[begin EXTRACTED DATA]
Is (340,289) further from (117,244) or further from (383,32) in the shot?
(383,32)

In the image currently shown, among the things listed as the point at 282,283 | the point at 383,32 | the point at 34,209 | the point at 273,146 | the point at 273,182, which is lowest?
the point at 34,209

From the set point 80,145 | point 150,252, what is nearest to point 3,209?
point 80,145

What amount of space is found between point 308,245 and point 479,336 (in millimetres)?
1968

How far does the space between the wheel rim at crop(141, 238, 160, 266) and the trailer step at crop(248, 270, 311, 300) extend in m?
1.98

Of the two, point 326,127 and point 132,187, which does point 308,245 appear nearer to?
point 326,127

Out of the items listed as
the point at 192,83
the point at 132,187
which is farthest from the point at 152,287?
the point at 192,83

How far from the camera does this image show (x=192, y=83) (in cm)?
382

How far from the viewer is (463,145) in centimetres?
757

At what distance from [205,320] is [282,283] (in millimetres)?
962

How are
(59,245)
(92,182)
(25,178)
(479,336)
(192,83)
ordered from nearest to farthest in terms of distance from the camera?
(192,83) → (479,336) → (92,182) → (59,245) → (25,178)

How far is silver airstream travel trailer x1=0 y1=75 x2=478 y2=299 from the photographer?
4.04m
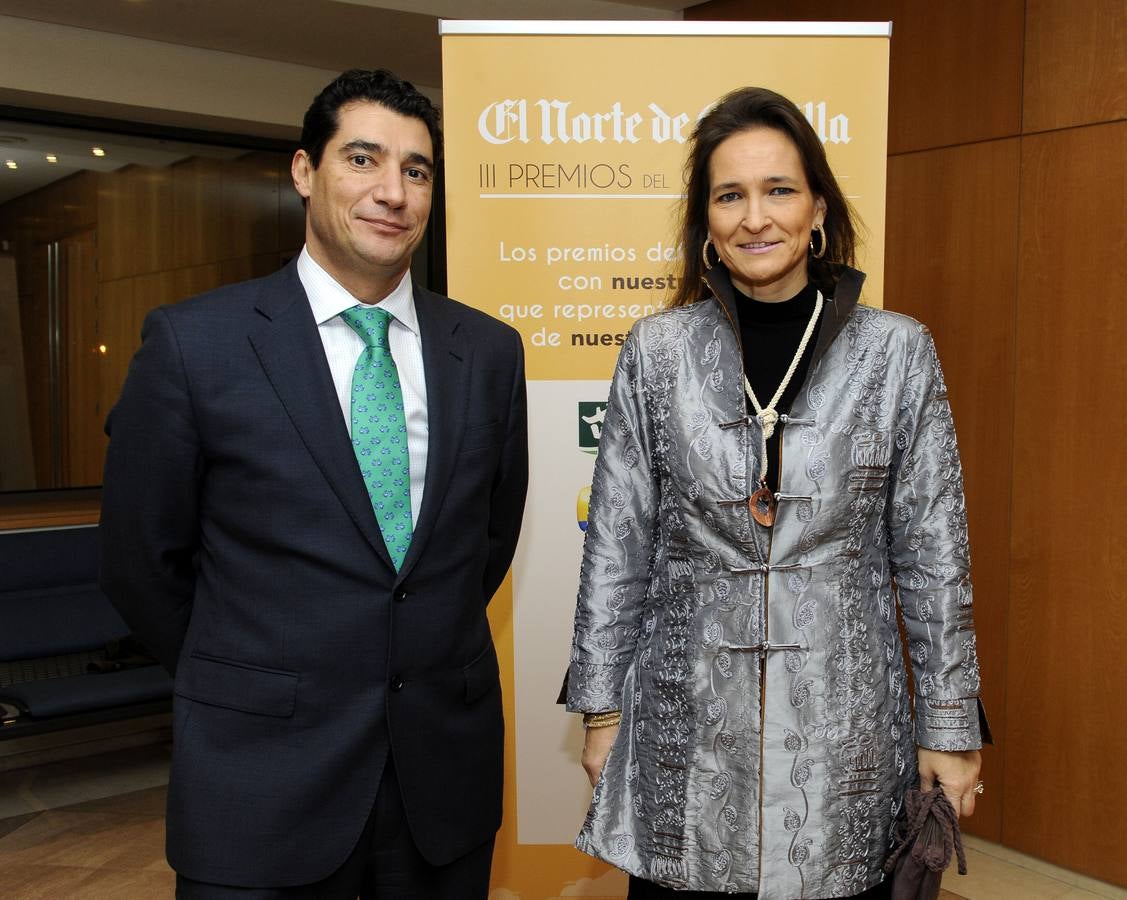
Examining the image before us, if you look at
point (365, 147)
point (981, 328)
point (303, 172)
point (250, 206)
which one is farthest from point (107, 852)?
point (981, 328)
[end EXTRACTED DATA]
◆ **PROBLEM TO WORK ON**
Update every one of the records by replacing "millimetres" with "mm" and leaving all else unchanged, then give the records again without the pictures.

◆ **SOLUTION**
Is (340,289) further from (117,244) or further from (383,32) in the shot?
(383,32)

In the image currently shown, among the things listed as the point at 282,283 | the point at 383,32 | the point at 34,209 | the point at 273,146 | the point at 273,182, which is lowest?
the point at 34,209

From the set point 80,145 | point 150,252, what is nearest to point 3,209?
point 80,145

What amount of space is found between point 308,245 and point 479,336 (in mm)?
1968

How far does the space between the wheel rim at crop(141, 238, 160, 266) and the trailer step at crop(248, 270, 311, 300) extend in m?
1.98

Of the two, point 326,127 and point 132,187, which does point 308,245 appear nearer to?
point 326,127

Out of the items listed as
the point at 192,83
the point at 132,187
which is farthest from the point at 152,287?
the point at 192,83

How far from the camera does this image show (x=192, y=83) (in cm)?
382

How far from the viewer is (463,145) in centimetres?
757

At what distance from [205,320] is [282,283] (in mm)?
962

How are
(59,245)
(92,182)
(25,178)
(479,336)
(192,83)
ordered from nearest to farthest in terms of distance from the camera?
(192,83) → (479,336) → (92,182) → (59,245) → (25,178)

How far is silver airstream travel trailer x1=0 y1=75 x2=478 y2=299 from the photographer?
4.04m
Examining the image before us, if you look at
point (365, 147)
point (981, 328)
point (303, 172)
point (250, 206)
which one is farthest from point (107, 852)?
point (981, 328)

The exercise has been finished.